Pese a los golpes y las torturas, que lo llevaron a la tumba dos años después,
Vladímirovich nunca confesó su participación.
Se dice que
Pérez Millán no había matado a Wilckens por propia iniciativa sino que fue
impulsado por la Liga Patriótica (un grupo de choque de ultraderecha). Este ex
policía entró al lugar donde Wilckens cumplía su condena, disfrazado de
guardia-cárcel y armado con un Mauser, para reventarlo a tiros mientras dormía.
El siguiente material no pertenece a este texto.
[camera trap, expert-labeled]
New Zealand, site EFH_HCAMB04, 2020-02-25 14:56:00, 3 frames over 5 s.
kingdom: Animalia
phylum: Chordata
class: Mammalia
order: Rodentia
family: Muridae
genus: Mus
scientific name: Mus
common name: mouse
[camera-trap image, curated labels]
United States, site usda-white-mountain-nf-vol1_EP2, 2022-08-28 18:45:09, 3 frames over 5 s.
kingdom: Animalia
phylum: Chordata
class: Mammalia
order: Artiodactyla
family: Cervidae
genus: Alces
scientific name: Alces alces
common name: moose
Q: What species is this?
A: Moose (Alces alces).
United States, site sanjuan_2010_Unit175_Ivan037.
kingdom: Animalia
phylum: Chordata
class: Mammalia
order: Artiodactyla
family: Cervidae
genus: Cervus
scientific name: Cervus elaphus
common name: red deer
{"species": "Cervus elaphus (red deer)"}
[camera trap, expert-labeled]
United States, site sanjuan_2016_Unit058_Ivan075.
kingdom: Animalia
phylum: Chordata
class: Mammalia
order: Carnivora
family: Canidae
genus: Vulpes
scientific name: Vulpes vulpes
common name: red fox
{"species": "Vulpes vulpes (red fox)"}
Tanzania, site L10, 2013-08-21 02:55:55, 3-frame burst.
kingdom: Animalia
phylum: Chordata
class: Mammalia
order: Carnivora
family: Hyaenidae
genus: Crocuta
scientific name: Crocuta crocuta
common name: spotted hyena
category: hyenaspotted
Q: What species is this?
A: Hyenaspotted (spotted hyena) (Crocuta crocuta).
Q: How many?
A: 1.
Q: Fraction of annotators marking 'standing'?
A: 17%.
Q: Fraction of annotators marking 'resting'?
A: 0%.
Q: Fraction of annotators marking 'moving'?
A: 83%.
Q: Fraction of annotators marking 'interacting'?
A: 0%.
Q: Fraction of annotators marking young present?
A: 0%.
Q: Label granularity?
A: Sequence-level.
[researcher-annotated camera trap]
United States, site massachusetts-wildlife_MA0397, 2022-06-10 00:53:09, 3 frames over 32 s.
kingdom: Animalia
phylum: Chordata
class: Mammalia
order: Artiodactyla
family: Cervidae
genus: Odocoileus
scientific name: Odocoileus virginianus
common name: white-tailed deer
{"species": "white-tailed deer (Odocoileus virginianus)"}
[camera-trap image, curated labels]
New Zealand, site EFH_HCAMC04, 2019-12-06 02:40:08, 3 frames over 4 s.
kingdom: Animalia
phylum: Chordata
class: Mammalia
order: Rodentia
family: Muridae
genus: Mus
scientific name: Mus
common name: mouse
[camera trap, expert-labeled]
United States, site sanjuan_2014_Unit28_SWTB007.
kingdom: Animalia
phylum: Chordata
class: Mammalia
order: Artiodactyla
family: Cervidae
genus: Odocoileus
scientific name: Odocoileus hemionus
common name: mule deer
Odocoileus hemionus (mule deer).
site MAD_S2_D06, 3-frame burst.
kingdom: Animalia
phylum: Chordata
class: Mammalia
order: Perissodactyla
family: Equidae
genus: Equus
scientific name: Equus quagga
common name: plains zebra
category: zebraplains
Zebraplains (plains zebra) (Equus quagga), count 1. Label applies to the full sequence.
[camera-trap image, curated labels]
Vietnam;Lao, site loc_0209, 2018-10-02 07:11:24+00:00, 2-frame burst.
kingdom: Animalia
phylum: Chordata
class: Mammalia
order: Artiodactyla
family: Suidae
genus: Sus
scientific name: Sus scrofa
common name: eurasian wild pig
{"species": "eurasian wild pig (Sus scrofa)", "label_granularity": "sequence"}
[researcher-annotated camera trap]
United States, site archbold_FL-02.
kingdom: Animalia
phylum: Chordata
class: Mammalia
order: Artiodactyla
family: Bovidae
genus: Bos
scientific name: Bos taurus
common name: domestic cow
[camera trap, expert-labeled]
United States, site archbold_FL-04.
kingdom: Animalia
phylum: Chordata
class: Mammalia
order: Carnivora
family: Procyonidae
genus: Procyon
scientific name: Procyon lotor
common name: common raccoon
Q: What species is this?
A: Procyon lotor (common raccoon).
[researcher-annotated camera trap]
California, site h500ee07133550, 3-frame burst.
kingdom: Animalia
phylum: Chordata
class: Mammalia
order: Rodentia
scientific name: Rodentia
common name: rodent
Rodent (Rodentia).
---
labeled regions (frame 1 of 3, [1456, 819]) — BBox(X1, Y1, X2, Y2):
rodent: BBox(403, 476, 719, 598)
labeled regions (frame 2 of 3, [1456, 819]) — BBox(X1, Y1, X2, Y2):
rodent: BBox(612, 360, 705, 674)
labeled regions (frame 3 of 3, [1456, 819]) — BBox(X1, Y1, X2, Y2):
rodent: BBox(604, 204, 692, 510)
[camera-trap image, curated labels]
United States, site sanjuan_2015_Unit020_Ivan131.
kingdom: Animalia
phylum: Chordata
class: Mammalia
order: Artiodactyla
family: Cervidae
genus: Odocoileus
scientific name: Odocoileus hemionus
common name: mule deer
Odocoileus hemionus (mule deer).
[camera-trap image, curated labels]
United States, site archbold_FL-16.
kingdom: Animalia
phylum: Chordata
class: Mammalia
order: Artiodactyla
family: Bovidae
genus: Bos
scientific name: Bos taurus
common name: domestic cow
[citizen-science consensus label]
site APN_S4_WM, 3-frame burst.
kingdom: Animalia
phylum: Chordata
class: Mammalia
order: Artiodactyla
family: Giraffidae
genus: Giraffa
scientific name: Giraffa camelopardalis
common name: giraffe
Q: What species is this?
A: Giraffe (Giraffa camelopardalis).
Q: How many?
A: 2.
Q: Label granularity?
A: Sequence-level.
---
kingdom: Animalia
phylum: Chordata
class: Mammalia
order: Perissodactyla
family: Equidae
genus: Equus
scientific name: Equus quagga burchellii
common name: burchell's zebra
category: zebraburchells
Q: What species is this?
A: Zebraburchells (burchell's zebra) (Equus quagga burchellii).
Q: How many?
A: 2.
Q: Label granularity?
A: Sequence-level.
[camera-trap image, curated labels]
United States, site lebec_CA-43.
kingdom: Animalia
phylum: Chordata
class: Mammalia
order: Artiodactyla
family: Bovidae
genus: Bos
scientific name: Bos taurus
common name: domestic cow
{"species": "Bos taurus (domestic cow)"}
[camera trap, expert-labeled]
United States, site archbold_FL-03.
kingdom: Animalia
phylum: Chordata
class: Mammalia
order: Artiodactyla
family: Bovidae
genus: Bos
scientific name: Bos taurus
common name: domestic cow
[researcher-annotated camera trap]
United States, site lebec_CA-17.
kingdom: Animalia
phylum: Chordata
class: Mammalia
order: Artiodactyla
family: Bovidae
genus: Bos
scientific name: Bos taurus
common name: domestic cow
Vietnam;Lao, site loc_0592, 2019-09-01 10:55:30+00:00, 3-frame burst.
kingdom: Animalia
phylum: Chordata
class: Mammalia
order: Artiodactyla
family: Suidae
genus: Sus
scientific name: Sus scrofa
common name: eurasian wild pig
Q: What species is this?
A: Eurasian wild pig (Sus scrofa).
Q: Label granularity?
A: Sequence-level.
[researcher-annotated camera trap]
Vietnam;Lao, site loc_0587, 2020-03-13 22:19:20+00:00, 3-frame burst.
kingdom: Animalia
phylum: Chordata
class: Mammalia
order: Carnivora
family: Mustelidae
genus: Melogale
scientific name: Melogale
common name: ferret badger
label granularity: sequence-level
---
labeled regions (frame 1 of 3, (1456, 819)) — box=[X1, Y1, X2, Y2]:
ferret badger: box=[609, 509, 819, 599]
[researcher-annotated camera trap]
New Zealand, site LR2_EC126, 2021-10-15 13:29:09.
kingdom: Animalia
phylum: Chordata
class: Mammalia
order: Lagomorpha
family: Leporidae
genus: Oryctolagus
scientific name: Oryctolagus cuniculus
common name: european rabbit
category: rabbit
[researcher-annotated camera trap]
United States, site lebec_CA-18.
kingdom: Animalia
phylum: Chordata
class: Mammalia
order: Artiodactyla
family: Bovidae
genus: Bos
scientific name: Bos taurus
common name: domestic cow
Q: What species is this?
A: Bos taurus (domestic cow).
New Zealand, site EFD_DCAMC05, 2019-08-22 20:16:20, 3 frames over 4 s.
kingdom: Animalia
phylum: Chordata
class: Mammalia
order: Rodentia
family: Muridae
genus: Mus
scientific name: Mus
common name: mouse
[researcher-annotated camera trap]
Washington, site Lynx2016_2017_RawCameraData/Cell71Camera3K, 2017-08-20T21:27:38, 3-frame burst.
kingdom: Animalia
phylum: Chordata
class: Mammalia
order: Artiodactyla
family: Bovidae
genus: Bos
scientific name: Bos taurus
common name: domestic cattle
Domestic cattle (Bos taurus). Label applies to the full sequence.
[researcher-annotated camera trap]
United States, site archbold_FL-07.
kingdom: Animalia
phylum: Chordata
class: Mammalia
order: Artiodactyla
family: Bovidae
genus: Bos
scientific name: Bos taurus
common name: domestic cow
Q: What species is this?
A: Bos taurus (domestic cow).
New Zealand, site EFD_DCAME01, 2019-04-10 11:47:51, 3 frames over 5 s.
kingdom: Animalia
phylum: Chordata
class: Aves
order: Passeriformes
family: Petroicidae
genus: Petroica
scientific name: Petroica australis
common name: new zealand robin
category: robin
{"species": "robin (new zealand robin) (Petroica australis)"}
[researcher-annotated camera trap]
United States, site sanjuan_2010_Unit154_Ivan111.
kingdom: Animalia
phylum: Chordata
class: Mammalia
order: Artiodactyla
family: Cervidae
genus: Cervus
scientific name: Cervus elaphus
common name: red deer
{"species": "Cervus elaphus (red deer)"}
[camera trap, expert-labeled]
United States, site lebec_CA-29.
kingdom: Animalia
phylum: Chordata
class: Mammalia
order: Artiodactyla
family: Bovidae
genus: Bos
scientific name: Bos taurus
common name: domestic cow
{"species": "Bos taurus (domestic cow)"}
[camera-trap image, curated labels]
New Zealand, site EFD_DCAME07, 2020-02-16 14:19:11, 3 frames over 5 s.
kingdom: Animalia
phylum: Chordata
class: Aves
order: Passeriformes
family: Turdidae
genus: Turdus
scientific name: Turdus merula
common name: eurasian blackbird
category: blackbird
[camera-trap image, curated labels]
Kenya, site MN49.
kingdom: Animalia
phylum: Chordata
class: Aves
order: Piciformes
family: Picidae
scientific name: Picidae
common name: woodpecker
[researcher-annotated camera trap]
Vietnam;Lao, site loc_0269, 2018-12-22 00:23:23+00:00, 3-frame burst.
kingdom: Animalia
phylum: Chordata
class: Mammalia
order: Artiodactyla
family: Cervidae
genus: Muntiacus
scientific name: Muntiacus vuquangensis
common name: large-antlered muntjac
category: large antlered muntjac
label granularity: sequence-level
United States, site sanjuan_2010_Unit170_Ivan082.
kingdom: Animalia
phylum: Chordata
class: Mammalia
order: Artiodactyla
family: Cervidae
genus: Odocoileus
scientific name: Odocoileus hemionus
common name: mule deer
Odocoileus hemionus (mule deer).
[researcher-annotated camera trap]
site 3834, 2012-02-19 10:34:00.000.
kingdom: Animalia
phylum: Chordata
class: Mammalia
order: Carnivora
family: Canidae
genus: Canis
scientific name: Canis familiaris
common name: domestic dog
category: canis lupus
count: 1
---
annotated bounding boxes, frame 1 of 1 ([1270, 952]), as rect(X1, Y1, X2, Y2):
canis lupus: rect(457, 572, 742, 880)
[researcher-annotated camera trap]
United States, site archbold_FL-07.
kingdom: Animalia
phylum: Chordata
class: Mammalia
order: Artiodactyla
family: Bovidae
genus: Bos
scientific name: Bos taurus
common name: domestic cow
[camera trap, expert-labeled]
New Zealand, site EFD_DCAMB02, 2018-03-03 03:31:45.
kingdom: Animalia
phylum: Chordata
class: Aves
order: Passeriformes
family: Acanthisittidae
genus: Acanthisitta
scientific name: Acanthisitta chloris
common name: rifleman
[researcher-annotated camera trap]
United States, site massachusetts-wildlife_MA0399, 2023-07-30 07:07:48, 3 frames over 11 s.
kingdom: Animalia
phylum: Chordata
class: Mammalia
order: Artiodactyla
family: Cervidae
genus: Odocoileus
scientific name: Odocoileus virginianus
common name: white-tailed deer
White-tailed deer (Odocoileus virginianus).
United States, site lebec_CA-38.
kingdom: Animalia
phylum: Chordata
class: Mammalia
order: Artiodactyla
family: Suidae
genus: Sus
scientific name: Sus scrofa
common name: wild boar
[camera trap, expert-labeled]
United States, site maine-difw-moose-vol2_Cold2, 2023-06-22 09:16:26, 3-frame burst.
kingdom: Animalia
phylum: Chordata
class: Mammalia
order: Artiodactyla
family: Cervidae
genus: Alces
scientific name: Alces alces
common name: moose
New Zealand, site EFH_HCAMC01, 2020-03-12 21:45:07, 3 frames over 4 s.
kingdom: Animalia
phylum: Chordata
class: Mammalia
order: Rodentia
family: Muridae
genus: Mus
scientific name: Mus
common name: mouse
Al salir de la celda se entregó diciendo que había vengado la muerte de su
querido pariente el comandante Varela.
¿Y por qué
Wilckens había matado a Varela? Por justicia proletaria, dijo el alemán cuando
lo apresaron. Su plan original le habría permitido escaparse sin demasiados
inconvenientes, pero se vio alterado por una niña que cruzaba la calle justo
cuando lanzó una bomba contra Varela. El anarquista se arrojó sobre la pequeña
para salvarla de la explosión. Unas esquirlas hirieron su pierna. Por amor a la
simetría, este se arrastró hasta el milico herido y lo ultimó con cuatro
balazos.
Cuatro
balazos eran los que Varela ordenaba dar a cada bandolero comunista, a cada
integrante de ese complot siniestro destinado a jaquear la república, a cada
bárbaro de las jaurías que depredaban las estepas patagónicas, a cada
anarquista a caballo que en hordas cercaban a los honrados estancieros en
aquellas tierras olvidadas por Dios y el gobierno nacional.
A comienzo
de la década de 1920, el sur era un caos. El presidente Irigoyen envió a Varela
al mando de un regimiento del ejército argentino para terminar con la huelga de
esos vagos extranjeros que pedían no vivir en condiciones miserables ni
trabajar de sol a sol.
Persiguió
durante más de un mes a todos los huelguistas.
1500
hombres, obligados a cavar sus propias tumbas, fueron fusilados por orden de
Varela, quien hizo de juez, verdugo y sepulturero.